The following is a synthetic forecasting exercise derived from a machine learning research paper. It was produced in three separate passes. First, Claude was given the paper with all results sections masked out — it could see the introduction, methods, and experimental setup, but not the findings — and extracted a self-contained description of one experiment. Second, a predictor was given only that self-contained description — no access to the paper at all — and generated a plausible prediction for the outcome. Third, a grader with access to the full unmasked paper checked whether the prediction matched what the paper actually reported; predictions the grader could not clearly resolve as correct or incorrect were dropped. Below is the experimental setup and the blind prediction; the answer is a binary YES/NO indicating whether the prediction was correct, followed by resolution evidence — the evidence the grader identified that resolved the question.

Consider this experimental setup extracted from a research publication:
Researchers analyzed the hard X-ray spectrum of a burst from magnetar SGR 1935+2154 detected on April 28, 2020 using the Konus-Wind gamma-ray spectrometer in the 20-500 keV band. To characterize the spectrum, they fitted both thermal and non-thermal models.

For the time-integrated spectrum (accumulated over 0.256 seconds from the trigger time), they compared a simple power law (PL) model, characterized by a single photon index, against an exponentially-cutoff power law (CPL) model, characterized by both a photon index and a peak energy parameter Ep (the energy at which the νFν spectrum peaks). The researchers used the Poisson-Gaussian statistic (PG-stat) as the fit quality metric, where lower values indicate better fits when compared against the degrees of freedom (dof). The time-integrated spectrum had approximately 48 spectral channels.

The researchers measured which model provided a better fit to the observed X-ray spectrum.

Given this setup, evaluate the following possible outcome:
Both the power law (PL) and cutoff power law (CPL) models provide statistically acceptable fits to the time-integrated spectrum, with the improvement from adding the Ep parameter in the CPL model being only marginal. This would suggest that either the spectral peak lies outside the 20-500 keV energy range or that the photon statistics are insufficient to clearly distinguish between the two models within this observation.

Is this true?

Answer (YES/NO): NO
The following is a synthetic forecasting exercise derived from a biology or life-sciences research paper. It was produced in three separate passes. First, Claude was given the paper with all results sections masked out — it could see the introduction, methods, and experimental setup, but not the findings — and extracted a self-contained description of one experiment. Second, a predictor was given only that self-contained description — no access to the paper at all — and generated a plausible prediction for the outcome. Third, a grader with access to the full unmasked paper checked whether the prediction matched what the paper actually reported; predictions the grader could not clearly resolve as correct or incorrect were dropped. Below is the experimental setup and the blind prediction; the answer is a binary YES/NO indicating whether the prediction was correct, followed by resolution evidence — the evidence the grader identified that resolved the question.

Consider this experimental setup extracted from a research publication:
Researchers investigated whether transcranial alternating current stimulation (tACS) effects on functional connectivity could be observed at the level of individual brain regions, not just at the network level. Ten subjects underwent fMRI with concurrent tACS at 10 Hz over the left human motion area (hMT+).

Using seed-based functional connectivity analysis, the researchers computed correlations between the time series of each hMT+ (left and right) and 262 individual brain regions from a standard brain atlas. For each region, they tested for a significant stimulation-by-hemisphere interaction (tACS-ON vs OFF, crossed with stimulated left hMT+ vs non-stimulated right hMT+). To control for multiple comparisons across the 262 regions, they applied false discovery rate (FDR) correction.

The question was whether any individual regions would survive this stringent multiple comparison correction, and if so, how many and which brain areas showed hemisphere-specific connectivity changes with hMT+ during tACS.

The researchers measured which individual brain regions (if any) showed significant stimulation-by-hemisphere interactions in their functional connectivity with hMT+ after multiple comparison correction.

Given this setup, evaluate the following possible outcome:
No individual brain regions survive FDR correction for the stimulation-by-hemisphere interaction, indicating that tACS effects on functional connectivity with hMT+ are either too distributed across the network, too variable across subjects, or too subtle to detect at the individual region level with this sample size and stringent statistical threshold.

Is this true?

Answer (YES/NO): YES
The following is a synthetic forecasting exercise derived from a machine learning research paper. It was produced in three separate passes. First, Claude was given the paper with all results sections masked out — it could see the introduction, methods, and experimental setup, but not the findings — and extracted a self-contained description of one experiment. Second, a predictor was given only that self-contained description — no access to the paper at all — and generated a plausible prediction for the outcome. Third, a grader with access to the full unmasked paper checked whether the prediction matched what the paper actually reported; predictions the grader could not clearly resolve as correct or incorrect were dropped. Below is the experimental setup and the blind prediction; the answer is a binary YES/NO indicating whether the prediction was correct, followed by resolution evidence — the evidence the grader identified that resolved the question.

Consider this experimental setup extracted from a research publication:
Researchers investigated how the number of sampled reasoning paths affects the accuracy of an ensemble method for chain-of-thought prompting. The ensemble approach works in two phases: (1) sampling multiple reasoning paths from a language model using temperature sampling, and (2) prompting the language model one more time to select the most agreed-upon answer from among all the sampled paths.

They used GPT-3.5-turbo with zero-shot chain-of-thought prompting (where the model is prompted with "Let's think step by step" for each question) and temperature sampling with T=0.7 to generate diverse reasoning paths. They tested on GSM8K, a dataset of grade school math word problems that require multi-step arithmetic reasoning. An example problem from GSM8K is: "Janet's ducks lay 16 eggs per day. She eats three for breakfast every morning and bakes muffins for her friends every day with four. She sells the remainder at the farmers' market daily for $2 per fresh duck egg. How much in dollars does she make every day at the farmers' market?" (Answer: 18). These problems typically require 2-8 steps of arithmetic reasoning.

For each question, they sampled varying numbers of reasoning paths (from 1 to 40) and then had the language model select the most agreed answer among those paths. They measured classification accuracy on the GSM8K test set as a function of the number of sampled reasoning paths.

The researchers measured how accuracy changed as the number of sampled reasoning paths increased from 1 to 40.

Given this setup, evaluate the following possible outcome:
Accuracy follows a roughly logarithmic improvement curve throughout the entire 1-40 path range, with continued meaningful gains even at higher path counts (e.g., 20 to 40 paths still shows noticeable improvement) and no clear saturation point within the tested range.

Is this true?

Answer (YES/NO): NO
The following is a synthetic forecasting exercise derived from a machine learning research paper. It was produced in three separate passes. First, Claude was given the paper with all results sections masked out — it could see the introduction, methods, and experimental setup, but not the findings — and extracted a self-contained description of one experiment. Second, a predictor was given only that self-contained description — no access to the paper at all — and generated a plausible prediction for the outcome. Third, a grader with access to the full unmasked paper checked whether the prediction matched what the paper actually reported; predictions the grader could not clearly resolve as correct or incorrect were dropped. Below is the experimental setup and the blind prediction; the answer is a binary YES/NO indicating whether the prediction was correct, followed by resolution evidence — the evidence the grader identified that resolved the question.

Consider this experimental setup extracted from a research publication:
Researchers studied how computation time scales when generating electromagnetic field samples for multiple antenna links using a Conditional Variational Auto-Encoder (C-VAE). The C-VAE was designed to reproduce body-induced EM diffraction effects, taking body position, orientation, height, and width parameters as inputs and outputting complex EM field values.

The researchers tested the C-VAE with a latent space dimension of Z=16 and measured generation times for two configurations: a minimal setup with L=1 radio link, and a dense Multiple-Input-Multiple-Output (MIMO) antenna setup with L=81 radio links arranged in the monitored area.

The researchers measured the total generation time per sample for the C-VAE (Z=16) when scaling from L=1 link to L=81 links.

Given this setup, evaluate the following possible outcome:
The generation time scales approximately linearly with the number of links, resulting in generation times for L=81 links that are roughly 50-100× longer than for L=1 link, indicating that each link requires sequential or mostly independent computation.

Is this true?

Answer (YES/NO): NO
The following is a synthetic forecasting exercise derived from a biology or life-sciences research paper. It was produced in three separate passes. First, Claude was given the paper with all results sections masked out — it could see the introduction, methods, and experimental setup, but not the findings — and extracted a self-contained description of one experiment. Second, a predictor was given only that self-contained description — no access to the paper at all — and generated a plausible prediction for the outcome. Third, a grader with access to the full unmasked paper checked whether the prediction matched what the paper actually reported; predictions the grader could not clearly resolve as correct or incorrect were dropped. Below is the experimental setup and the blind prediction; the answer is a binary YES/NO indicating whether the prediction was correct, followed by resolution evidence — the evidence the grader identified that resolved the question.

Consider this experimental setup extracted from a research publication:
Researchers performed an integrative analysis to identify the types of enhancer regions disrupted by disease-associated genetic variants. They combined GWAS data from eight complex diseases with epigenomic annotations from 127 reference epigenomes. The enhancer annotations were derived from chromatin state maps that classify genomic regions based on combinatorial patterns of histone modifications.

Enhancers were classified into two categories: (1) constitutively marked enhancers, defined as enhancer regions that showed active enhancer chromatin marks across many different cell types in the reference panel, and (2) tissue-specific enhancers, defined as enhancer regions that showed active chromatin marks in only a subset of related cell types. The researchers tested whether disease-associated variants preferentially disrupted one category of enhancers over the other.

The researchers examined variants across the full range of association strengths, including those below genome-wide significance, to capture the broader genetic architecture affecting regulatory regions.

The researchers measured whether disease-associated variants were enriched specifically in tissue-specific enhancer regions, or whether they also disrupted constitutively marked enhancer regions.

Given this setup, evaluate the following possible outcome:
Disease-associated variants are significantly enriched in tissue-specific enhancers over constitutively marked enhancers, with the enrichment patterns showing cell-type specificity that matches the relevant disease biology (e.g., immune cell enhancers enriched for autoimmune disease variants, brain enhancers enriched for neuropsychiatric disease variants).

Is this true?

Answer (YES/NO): NO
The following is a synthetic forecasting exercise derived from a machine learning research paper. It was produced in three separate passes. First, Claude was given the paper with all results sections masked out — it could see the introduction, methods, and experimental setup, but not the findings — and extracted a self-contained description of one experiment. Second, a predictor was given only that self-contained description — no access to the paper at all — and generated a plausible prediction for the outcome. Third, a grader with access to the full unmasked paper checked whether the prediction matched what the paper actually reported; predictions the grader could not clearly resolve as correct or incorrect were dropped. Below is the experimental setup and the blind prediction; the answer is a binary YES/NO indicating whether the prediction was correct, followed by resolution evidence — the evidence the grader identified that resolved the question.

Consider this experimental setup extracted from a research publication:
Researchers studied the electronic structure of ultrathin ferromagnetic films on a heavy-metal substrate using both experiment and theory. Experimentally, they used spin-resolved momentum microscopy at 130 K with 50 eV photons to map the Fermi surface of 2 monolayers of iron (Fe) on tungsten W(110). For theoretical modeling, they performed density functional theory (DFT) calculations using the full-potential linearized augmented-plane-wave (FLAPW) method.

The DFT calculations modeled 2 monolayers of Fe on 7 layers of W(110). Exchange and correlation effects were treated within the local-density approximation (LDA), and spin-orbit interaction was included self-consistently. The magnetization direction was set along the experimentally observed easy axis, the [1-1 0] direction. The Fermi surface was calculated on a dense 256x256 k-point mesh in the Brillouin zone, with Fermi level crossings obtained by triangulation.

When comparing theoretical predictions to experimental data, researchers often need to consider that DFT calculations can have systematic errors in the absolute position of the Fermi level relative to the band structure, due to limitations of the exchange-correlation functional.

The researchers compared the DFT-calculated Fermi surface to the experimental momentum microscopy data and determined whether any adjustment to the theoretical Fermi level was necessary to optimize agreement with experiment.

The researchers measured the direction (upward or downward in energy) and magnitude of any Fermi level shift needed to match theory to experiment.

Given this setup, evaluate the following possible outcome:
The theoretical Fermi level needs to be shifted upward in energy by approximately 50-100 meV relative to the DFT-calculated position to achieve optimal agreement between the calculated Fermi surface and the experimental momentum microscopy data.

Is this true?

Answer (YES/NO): NO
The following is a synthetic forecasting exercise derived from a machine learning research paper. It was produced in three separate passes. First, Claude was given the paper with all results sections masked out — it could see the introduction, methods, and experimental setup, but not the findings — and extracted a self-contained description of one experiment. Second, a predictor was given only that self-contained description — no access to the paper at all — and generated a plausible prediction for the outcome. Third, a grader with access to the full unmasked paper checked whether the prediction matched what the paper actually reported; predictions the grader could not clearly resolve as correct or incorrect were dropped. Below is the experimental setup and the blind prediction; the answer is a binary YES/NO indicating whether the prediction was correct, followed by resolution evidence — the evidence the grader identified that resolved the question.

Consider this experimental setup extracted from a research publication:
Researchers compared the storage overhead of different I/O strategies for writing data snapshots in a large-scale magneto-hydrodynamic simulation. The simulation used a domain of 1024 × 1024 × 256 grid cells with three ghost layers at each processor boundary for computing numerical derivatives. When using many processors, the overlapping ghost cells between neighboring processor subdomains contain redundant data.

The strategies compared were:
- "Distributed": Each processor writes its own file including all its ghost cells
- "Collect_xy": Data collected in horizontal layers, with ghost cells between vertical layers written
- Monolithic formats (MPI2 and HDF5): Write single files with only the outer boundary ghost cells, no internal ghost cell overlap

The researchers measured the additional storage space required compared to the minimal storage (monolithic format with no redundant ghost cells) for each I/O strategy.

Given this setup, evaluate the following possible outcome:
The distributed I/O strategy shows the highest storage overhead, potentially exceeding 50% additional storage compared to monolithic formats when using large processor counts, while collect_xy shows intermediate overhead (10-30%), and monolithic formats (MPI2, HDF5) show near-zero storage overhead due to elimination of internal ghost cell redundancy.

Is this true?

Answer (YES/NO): NO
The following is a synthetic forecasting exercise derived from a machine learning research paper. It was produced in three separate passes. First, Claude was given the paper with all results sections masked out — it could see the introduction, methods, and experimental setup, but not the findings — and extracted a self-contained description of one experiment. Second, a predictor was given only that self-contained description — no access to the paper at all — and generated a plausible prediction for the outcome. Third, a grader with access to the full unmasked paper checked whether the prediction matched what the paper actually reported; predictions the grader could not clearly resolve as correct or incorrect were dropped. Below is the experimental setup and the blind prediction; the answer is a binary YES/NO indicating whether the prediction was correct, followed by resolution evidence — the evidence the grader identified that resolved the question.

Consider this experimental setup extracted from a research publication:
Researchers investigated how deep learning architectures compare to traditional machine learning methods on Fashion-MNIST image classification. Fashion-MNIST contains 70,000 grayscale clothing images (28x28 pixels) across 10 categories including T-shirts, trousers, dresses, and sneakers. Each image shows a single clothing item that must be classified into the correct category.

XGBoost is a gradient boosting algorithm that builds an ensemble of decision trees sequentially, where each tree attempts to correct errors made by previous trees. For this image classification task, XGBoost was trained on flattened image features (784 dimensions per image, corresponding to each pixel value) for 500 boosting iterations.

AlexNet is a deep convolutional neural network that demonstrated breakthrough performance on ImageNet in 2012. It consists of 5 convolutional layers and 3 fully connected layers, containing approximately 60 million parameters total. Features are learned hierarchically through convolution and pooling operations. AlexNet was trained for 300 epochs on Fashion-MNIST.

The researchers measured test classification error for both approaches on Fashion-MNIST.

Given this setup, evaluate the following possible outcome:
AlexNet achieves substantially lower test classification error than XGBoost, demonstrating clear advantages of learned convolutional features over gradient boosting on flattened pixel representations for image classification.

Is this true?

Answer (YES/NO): NO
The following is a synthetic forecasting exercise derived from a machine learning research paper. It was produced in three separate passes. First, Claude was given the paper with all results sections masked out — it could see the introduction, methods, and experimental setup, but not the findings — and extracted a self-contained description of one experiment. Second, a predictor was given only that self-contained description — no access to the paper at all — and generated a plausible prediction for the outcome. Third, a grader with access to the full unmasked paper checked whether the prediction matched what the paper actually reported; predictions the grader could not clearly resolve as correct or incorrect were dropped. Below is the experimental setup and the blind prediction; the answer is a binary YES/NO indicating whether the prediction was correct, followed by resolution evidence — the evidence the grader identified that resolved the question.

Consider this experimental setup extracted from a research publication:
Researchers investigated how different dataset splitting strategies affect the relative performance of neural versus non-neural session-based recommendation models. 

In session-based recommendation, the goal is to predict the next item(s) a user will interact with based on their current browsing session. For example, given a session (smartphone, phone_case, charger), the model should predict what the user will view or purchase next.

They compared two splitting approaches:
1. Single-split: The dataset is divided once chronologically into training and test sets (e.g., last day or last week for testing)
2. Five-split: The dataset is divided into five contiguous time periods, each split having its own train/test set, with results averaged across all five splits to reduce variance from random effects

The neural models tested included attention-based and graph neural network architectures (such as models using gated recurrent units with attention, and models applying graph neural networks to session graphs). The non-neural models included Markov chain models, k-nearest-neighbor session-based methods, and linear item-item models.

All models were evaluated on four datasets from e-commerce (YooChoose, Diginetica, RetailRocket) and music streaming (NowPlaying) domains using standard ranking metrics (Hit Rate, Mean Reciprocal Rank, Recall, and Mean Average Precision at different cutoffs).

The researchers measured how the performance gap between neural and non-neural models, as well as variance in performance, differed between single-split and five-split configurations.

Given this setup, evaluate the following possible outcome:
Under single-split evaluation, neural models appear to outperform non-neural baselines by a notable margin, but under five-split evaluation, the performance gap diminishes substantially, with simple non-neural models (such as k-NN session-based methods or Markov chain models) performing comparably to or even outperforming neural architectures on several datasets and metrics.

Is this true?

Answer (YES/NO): YES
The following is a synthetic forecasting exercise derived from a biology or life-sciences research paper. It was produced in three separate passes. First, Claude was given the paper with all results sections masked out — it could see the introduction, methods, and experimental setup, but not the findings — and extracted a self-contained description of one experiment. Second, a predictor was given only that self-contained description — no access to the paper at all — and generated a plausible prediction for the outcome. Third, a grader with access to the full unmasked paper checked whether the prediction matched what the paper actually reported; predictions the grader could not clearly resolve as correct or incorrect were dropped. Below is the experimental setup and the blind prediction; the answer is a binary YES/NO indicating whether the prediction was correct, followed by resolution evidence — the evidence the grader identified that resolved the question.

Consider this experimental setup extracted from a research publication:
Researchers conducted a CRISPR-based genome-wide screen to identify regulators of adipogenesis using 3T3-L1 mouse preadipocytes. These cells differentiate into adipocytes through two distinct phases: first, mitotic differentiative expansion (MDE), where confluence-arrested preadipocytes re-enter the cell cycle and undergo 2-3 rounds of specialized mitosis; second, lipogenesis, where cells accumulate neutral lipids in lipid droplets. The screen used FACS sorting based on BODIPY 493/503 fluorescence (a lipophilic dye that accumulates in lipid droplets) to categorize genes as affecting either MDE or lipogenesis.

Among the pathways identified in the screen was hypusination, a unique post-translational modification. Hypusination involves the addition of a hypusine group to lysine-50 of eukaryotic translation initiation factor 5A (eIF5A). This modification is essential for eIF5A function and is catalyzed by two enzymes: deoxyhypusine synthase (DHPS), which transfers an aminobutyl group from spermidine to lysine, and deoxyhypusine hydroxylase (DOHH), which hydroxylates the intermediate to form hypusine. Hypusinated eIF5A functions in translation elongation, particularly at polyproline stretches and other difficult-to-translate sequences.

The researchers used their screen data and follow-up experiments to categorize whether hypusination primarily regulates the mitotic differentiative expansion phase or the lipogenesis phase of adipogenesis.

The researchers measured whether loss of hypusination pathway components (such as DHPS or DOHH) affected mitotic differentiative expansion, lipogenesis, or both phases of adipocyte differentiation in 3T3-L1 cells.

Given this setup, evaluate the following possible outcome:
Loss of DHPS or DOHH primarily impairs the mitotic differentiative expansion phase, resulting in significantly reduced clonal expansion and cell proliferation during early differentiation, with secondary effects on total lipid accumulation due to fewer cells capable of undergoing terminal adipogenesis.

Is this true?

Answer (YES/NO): YES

Aim of the exercise
Your task for the entries above: copy exactly the span starting with the line with "Disease-associated variants are" and going on through the line with "Researchers studied the", both lines included, and nothing else.

Written solution
Disease-associated variants are significantly enriched in tissue-specific enhancers over constitutively marked enhancers, with the enrichment patterns showing cell-type specificity that matches the relevant disease biology (e.g., immune cell enhancers enriched for autoimmune disease variants, brain enhancers enriched for neuropsychiatric disease variants).

Is this true?

Answer (YES/NO): NO
The following is a synthetic forecasting exercise derived from a machine learning research paper. It was produced in three separate passes. First, Claude was given the paper with all results sections masked out — it could see the introduction, methods, and experimental setup, but not the findings — and extracted a self-contained description of one experiment. Second, a predictor was given only that self-contained description — no access to the paper at all — and generated a plausible prediction for the outcome. Third, a grader with access to the full unmasked paper checked whether the prediction matched what the paper actually reported; predictions the grader could not clearly resolve as correct or incorrect were dropped. Below is the experimental setup and the blind prediction; the answer is a binary YES/NO indicating whether the prediction was correct, followed by resolution evidence — the evidence the grader identified that resolved the question.

Consider this experimental setup extracted from a research publication:
Researchers studied the electronic structure of ultrathin ferromagnetic films on a heavy-metal substrate using both experiment and theory. Experimentally, they used spin-resolved momentum microscopy at 130 K with 50 eV photons to map the Fermi surface of 2 monolayers of iron (Fe) on tungsten W(110). For theoretical modeling, they performed density functional theory (DFT) calculations using the full-potential linearized augmented-plane-wave (FLAPW) method.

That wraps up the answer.